1 Introduction

Securing systems that interact with malicious parties can be a tremendous challenge. Indeed, systems written in C are especially difficult to secure, given C's tendency to sacrifice safety for efficiency. One of the more subtle pitfalls facing implementors is the so-called format string vulnerability. Since the discovery of this failure mode in the past year, security experts have identified format string vulnerabilities in dozens of widely-deployed security-critical systems [2,4,5,8,9,10,11,22,23,24,25,27,30,35,43], and attackers have begun exploiting these security holes on a large scale [10,27], gaining root access on vulnerable systems. It seems likely that many legacy applications still contain undiscovered format string vulnerabilities.

Format string bugs arise from design misfeatures in the C standard library combined with a problematic implementation of variable-argument functions. Consider a typical usage of format strings:

$\displaystyle \texttt{printf(''\%s'', buf);}$

(correct)

$\displaystyle \texttt{printf(buf);}$

(may be incorrect!)

A perhaps unexpected consequence of format string bugs is that they can be devastating to security. When a knowledgeable adversary has control of the value of the format string s involved in a format string bug, they can use s to write to arbitrary memory locations. For example, including the ``%n'' specifier in a format string causes printf-like functions to store the number of characters printed so far into a location pointed to by the associated argument. When combined with other tricks, this often leads to a complete compromise of security. Techniques for exploiting format string bugs have been described elsewhere [30]; for the purposes of this paper, the details are unimportant.

The main contribution of this paper is to describe a system for automatically detecting format string bugs at compile-time. Our system applies static, type-theoretic analysis techniques from the programming languages literature to the task of detecting potential security holes. We have implemented our system as a tool built on top of an extensible type qualifier framework [19]. We have tested our tool on a number of real-world software systems, in the process independently re-discovering several format string bugs that were unknown to the authors at the time.

Before describing the ideas behind our tool in more detail, we discuss some of the alternatives to static analysis; more are discussed in Section 6.

One natural alternative to static analysis is testing. The main weakness of testing is coverage--it is extremely difficult to construct a test suite that exercises all possible paths through a program. Unfortunately, a security auditor is most interested in exactly the paths that are never followed in ordinary operation. For example, a major source of format string bugs comes from error reporting code (e.g., calls to syslog()). Such code is triggered only on rare, exceptional paths, and it is easy to overlook such paths--and hence, such bugs--with run-time testing. With static analysis, on the other hand, vulnerabilities can be proactively identified and fixed before the code is ever run.

Another alternative to automated static analysis is manual code review. Unfortunately, humans are not especially good at finding format string bugs by inspection. Figure 1 shows a representative example, excerpted from a recent version of wuftpd [2,43]. The code in Figure 1 reads a line of text from the network and passes it to lreply(), where it will later be used as a format string specifier to vsnprintf(). The correct syntax would have been lreply(200, "%s", buf), but the programmer omitted the "%s". As before, this introduces a serious security vulnerability.

**Figure 1:** A format string vulnerability found in `wuftpd` 2.6.0, paraphrased for brevity.
$\begin{figure}\begin{center}\small\tt\begin{tabbing} while (fgets(buf, sizeof bu... ..., ap);\\ \>\vdots\\ %%\>VA\_END;\\ \} \end{tabbing}\end{center}\end{figure}$

In real code, the omission of a format string is often located far away from the place where the requirement for a trusted format string specifier becomes apparent.

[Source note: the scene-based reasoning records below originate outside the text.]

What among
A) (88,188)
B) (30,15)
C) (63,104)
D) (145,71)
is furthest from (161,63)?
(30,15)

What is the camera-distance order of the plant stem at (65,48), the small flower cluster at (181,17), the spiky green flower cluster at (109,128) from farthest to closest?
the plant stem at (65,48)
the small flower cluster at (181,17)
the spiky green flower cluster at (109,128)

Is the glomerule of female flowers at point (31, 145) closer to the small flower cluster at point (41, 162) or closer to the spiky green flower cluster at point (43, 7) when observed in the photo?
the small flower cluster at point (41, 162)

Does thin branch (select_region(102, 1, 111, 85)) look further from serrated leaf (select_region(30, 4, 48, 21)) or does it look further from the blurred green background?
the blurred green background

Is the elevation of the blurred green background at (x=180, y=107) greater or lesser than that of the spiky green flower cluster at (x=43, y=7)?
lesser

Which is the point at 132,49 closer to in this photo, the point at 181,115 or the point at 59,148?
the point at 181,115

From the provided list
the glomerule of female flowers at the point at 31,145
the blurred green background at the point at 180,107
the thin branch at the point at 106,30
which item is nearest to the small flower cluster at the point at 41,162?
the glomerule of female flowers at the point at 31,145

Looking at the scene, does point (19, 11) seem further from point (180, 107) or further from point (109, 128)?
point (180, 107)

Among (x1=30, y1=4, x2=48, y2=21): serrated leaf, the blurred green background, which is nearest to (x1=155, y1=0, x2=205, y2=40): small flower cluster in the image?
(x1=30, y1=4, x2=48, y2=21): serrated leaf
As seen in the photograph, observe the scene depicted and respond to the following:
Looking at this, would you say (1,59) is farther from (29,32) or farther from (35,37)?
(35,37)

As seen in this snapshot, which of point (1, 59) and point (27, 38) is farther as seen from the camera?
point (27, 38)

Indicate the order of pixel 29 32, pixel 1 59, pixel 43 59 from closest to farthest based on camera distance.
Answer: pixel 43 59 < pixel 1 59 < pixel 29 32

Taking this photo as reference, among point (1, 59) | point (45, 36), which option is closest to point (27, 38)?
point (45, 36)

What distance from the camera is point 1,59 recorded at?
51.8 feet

In the case of our wuftpd example, the offending call to lreply() was not even in the same file as the eventual use of vsnprintf(). Figure 1 also shows why naive static analysis--e.g., searching for all occurrences of printf(s) and replacing them with printf("%s", s)--does not work in practice. Very often format string bugs occur within wrapper functions to printf(), and these non-localized bugs require more sophisticated analysis techniques.

A third alternative would be to re-implement the application in a safe language (such as Java). However, such an approach is likely to be too costly for most legacy applications.